_TASK STATEMENT_. The required output is every line from the one with "capture = smartphone" through the final line of the data below, unchanged.

_DATA RECORDS_.
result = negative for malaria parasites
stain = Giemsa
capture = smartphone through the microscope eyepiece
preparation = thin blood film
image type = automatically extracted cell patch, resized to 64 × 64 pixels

_REPLY TO THE TASK_.
capture = smartphone through the microscope eyepiece
preparation = thin blood film
image type = automatically extracted cell patch, resized to 64 × 64 pixels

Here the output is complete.